- **What you are asked to do**
In the records below, find the line containing "class: Mammalia"; give it again exactly, along with every line that follows, and nothing else.

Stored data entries
....

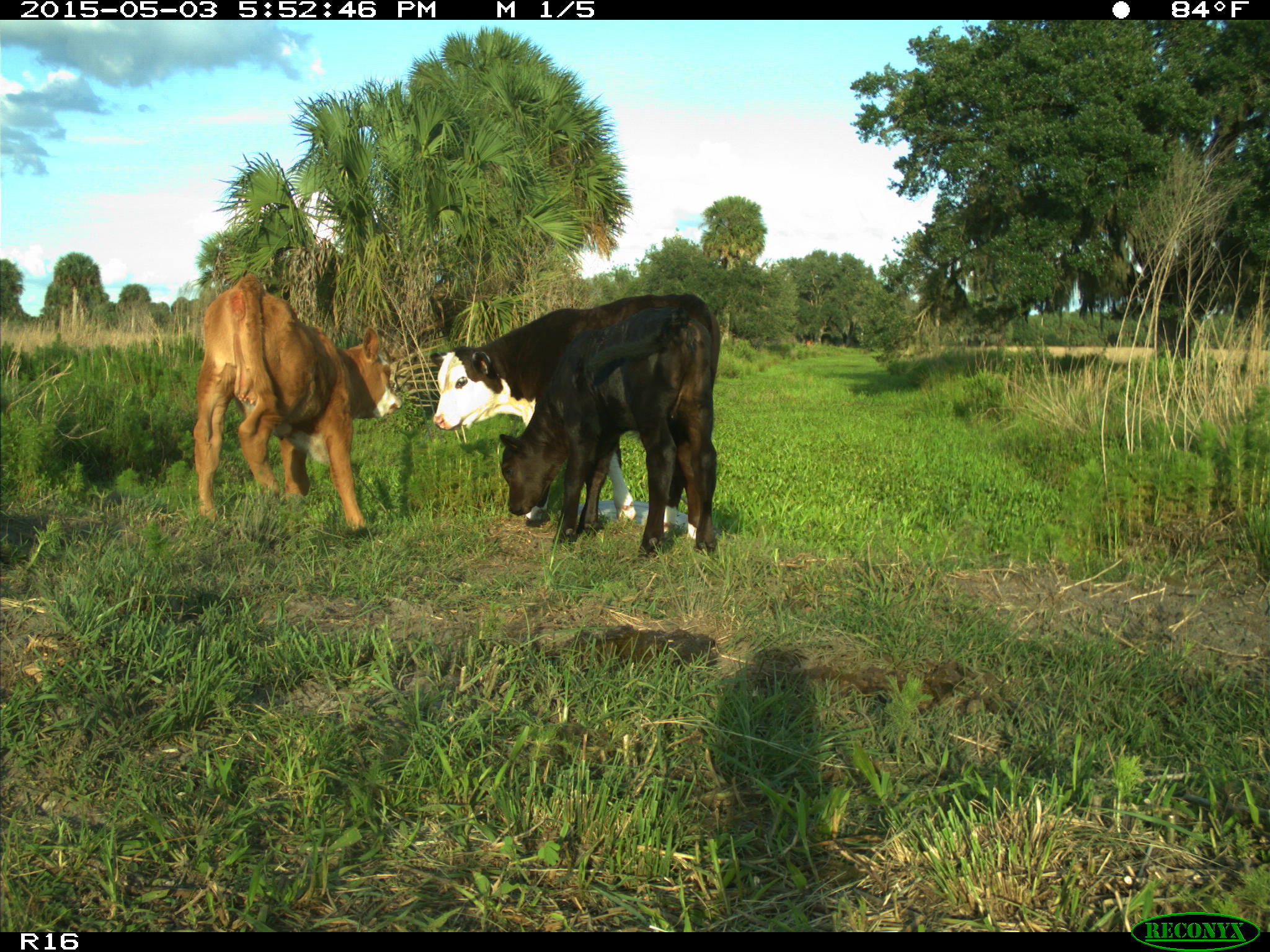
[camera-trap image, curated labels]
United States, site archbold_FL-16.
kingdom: Animalia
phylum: Chordata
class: Mammalia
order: Artiodactyla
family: Bovidae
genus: Bos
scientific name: Bos taurus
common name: domestic cow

....

- **Response to the exercise**
class: Mammalia
order: Artiodactyla
family: Bovidae
genus: Bos
scientific name: Bos taurus
common name: domestic cow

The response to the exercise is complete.